Well, that was a few people
So we made a bit of a record on October 30th, holding some 3242 players in a single system without the node crashing. This far exceeded our expectations on what a node could handle, and I spent an embarrassing portion of my evening excitedly informing my wife about how high the number in system had gone. Impressive as it was though, I'm sure if you were to ask anyone involved, it was not an ideal gameplay experience.
The next day, we had around 1200 players in the same system, on the same machine, fighting. Similarly, the gameplay was not particularly good. Some say it was worse than the day before. In an important way, they're right, and I want to talk a bit about that today because it's unintuitive and interesting. At least to huge nerds like me.
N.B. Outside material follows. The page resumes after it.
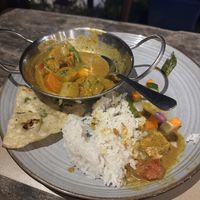 Vegan curry  at Wae Molas Cafe in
EVE is a real-time game, but the EVE servers are not real-time systems
That's a heavy statement, so let me expand what I mean. The primary purpose of the EVE server is to respond to user input. A request to start firing a gun, for instance. However, there is no hard deadline on when that request must be handled - simply "as soon as possible would be nice, thanks." That's a good thing, because when the server becomes overloaded, such deadlines would not be possible to keep and extraordinary measures would have to be brought in to fix that, like disconnecting players at random.
The EVE server does have one system that keeps up with real time - the physics simulation, Destiny. It will do everything it can to keep the game world moving at the same time as the clock on the wall. Every other system in the game shares the rest of the available time to do their work. This provides the only priority system present on the server - Destiny simulation is higher priority than everything else. Inside the "everything else" bucket, there is no priority distinction.
So what does all this have to do with the 3242 player fight vs the 1200 player fight?
I'm getting there, but I have to bring up one more concept first: commitment.
No, not that kind of commitment. I'm talking about events that, when handled, are committing to future load. Firing a missile is a good example - saying a missile should be fired is low load in itself (roughly the same as starting a shield booster), but processing that event is committing to actually launching a missile, handling its traversal through space, and if all goes well, its explosion. All of the commitments add up to much more than the initial event. An extreme example is someone getting a kill shot on a ship - the shot itself is relatively cheap compared to the commitment to blow up the ship. Blowing up a ship, after all, involves creating a wreck, deciding which modules should be destroyed, which should become juicy delicious loot, creating a pod, moving the player from the ship to the pod, and making the killmails you all so dearly love.
In an overloaded situation, the throttling mechanism is that new requests from clients get delayed as Destiny and prior commitments get processed. Steady state is reached when the flow of incoming commands is reduced to the point where their processing plus their subsequent commitments fully occupies the available non-Destiny time.
If the Destiny load remains relatively small, we have all the time in the world to process commands and set up commitments. Fire a bunch of guns/missiles, blow up a bunch of ships; we got the time to do those things. But soon the amount of commitments coming from those actions starts to pile up and we get into a situation where new requests are delayed for a very long time due to the amount of load coming from prior commitments. This, in a nutshell, is lag. If it gets too bad, the request for the node to let the rest of the cluster know it's alive will miss its timer and the node will be killed.
What we saw on the 3242 player engagement was that the Destiny load was huge. Simply gigantic. We've got some bad n^2 behaviors in there that we are in the process of cleaning up, but that's another subject. This huge load starved the "everything else" slice significantly, to the point where the bigger commitments (primarily - ship death and podding) became rare. Without a huge commitment pile sitting on its chest, the node was able to stay reasonably up to date with new requests, making it feel relatively responsive despite being under extreme load.
Anyways, just some musings on an interesting problem - accuracy not guaranteed. I have every reason to believe that someday we'll be able to support flights like the one on October 30th with grace. That we got so many into the system without node death is a good milestone for us in the lag fighting force, but it's a relief more than a cause to celebrate. We're getting there. Expect a blog in the near future with some pretty graphs and stuff having to do with historical server performance and how we've been at making it better in the past few months.
Addendum after this past weekend: The above is all to do with a completely reinforced system - that is to say an EVE server process that is running only one solar system. It all goes a bit nutty when you've got input from multiple systems funneling into one queue. This is why the Fleet Fight Notification Form is so important - it helps us focus the hardware to get as many isolated systems as we can.
In addition, our means to remap loaded systems away from other systems is, shall we say, a bit unstable currently. That's where most of the problem of last weekend came from. Reworking that process to be safer has been in the works for a couple months now by some folks on Team Cobra Kai. They will be testing the results of their efforts so far in mass tests in the very near future, so if you'd like to help make that process less crashy, please attend.